§ **Supplied passage**:
_ _ _
Quote from: Legbiter on September 02, 2022, 02:52:35 PMOn the bright side Europe only has to make the switch from Russian oil and gas once.  :hmm: I'm not sure how Russia thinks it will get back it's reputation as a reliable business partner/ gas supplier. Not even Germany will ever want to  be reliant on them again for a generation at least.
It doesn't matter too much? Who are they competing against - Iran, Saudi, Venezuela, the Gulf monarchies?

There are reliable, pleasant, even guilty fossil fuel providers out there like Canada and Norway - but fossil fuel economies have been full of nationalisations, windfall taxes, capricious state actions. It'll still get bought not because they're reliable business parties you want to work with but because it's necessary for their economy.

On gas they'll move to the Chinese pipelines they're building and with oil it's already trading, I think India's a big buyer (and it's being shipped primarily on Greek-flagged ships which is not ideal). Also while it won't replace European pipelines, Russia's been building up its capacity to export LNG - I think BP, Shell and maybe Total were involved?
Let's bomb Russia!

Jacob

How vulnerable are LNG pipelines to sabotage or conventional attacks?

Tamas

I don't care much where Russia sell their stuff as long as Europe stop being dependent on them.
_ _ _
§ **The data**:
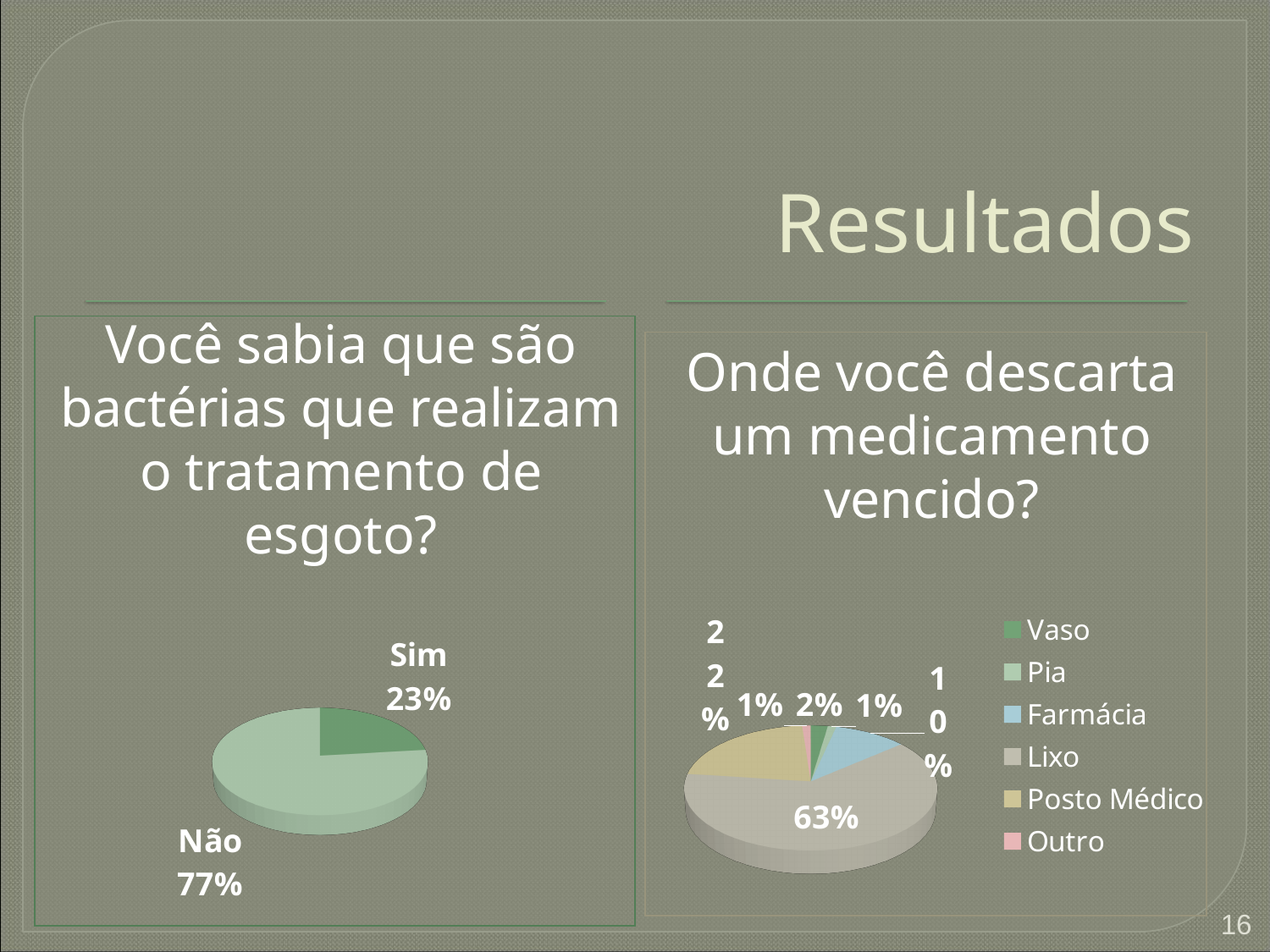
On the right chart ("Onde você descarta um medicamento vencido?"), what percentage is shown for "Posto Médico"? 22% On the left chart ("Você sabia que são bactérias que realizam o tratamento de esgoto?"), what percentage answered "Não"? 77% On the right chart, what is the difference in percentage points between "Lixo" and "Posto Médico"? 41 On the left chart, which answer has the larger share, "Sim" or "Não"? Não On the left chart ("Você sabia que são bactérias que realizam o tratamento de esgoto?"), what percentage answered "Sim"? 23% On the right chart ("Onde você descarta um medicamento vencido?"), what percentage is shown for "Farmácia"? 10% On the left chart, what is the difference in percentage points between "Não" and "Sim"? 54 How many categories does the legend of the right chart list? 6 On the right chart ("Onde você descarta um medicamento vencido?"), what percentage is shown for "Lixo"? 63% What type of chart is the left chart? Pie chart How many categories does the left chart show? 2 On the right chart, which category has the largest share? Lixo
_ _ _
§ **What you need to do**:
1. Which two countries does the forum thread name as reliable fossil fuel providers?
2. Pull out the forum thread's wording from "On gas they'll" to "dependent on them.", word for word.
Answer using only the forum thread and leave the data aside.

§ **Solutions to each task**:
1. Canada and Norway.

2.
On gas they'll move to the Chinese pipelines they're building and with oil it's already trading, I think India's a big buyer (and it's being shipped primarily on Greek-flagged ships which is not ideal). Also while it won't replace European pipelines, Russia's been building up its capacity to export LNG - I think BP, Shell and maybe Total were involved?
Let's bomb Russia!

Jacob

How vulnerable are LNG pipelines to sabotage or conventional attacks?

Tamas

I don't care much where Russia sell their stuff as long as Europe stop being dependent on them.